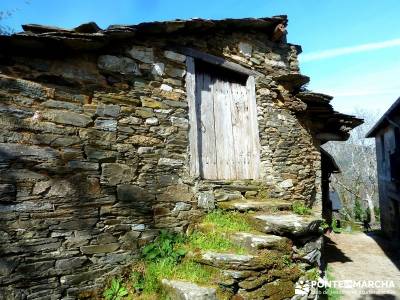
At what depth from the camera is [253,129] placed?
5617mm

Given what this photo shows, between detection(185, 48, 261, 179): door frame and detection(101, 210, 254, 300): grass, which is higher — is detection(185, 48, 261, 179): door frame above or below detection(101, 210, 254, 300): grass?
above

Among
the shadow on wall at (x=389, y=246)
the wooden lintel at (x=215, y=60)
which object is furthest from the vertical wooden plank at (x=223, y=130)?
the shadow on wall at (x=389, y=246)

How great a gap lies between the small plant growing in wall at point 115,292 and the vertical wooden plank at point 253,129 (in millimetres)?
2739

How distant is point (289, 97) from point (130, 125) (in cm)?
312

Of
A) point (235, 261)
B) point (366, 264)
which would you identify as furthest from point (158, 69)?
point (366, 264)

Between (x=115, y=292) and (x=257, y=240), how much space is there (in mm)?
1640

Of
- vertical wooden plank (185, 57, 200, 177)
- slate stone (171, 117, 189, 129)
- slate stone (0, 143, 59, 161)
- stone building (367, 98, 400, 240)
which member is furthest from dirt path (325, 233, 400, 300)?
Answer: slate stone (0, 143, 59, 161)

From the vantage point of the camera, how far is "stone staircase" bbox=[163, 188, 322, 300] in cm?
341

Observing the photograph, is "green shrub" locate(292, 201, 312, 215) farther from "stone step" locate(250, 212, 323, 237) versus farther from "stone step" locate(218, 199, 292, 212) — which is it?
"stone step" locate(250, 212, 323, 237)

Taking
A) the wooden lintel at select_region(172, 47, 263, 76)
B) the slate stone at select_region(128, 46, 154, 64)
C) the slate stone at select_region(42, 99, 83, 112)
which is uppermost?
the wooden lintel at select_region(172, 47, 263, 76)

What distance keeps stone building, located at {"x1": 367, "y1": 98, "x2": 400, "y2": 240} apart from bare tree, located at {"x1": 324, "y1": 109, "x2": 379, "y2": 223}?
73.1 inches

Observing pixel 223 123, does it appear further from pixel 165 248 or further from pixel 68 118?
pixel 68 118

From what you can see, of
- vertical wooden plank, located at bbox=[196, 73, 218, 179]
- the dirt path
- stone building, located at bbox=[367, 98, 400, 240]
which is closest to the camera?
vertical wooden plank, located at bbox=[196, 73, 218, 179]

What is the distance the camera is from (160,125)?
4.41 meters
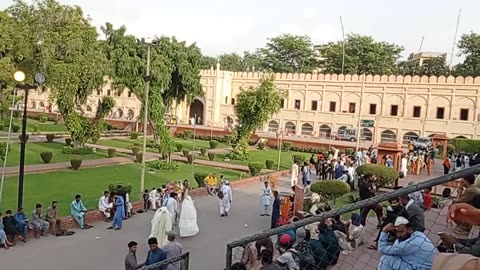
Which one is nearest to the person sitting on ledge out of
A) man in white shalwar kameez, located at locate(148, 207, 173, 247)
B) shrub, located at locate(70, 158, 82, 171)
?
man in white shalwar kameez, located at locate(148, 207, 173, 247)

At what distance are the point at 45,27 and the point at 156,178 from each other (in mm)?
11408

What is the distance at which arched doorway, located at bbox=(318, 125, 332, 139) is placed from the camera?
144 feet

☆ ☆ ☆ ☆ ☆ ☆ ☆

■ Set problem
Copy verbatim every line from the one containing "At what distance" through the final line above, with both ends included.

■ Written answer
At what distance are the point at 45,27 and the point at 156,178 from each other (in mm)?
11408

What is the distance at which arched doorway, located at bbox=(318, 125, 332, 139) is placed from the camera?
144 feet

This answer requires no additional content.